Rows of spatial question data:
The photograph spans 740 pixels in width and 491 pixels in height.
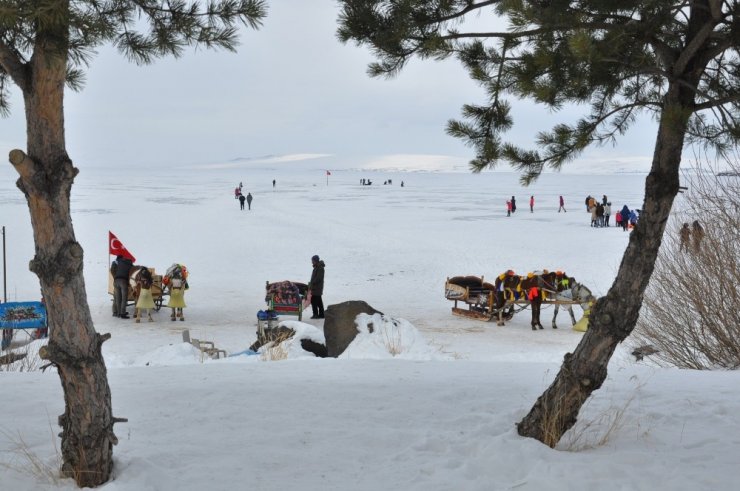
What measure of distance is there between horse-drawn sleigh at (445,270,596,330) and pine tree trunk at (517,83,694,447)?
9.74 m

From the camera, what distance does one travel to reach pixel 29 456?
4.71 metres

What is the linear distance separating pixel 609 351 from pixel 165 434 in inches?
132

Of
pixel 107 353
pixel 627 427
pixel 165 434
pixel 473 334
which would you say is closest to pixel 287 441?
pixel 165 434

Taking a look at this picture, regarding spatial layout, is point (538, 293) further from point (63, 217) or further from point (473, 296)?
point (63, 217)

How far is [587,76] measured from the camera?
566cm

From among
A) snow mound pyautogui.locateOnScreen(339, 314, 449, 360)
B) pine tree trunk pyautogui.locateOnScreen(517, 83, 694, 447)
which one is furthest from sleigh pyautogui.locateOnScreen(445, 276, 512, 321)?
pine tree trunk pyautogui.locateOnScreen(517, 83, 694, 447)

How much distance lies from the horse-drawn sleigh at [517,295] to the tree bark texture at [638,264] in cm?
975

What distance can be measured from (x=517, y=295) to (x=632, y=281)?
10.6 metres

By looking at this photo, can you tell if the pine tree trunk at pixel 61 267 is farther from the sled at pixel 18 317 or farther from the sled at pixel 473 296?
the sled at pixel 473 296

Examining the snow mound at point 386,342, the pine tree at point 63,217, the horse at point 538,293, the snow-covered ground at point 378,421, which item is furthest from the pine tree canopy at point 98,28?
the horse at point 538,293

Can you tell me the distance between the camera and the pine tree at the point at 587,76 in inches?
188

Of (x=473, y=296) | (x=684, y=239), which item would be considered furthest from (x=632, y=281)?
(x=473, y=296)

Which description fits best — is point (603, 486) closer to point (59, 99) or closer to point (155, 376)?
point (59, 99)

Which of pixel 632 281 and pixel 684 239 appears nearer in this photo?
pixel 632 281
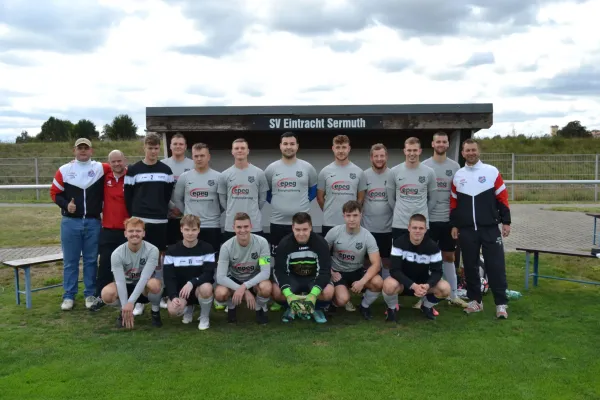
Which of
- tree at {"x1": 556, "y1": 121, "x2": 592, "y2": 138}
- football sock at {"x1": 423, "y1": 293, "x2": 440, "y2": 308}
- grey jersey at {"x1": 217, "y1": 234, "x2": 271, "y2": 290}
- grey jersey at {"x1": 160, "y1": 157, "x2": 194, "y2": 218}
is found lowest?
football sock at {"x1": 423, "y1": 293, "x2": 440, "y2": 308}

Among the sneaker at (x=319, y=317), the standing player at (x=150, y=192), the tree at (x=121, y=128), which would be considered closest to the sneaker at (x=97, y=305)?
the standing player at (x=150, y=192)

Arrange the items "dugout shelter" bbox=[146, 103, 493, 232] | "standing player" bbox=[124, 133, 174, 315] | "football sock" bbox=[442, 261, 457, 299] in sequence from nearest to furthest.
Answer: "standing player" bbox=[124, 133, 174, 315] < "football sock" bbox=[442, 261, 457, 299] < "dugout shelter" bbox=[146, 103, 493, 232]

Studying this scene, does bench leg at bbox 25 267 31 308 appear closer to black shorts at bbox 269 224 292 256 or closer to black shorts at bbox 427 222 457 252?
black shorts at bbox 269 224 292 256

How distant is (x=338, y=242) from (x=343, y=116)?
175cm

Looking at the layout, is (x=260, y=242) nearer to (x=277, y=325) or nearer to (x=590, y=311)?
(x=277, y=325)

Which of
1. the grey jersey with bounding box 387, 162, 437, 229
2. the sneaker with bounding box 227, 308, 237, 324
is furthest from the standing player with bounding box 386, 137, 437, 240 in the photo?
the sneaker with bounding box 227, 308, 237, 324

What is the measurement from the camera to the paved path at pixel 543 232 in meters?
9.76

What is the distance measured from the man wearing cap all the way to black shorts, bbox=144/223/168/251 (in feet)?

PROBLEM:
Please list every line of the entries above that contains the word "considered".

ANSWER TO THE TASK:
Of (x=473, y=296) | (x=684, y=239), which item would be considered furthest from (x=632, y=281)?
Among the sneaker at (x=319, y=317), the standing player at (x=150, y=192), the tree at (x=121, y=128), which would be considered closest to the sneaker at (x=97, y=305)?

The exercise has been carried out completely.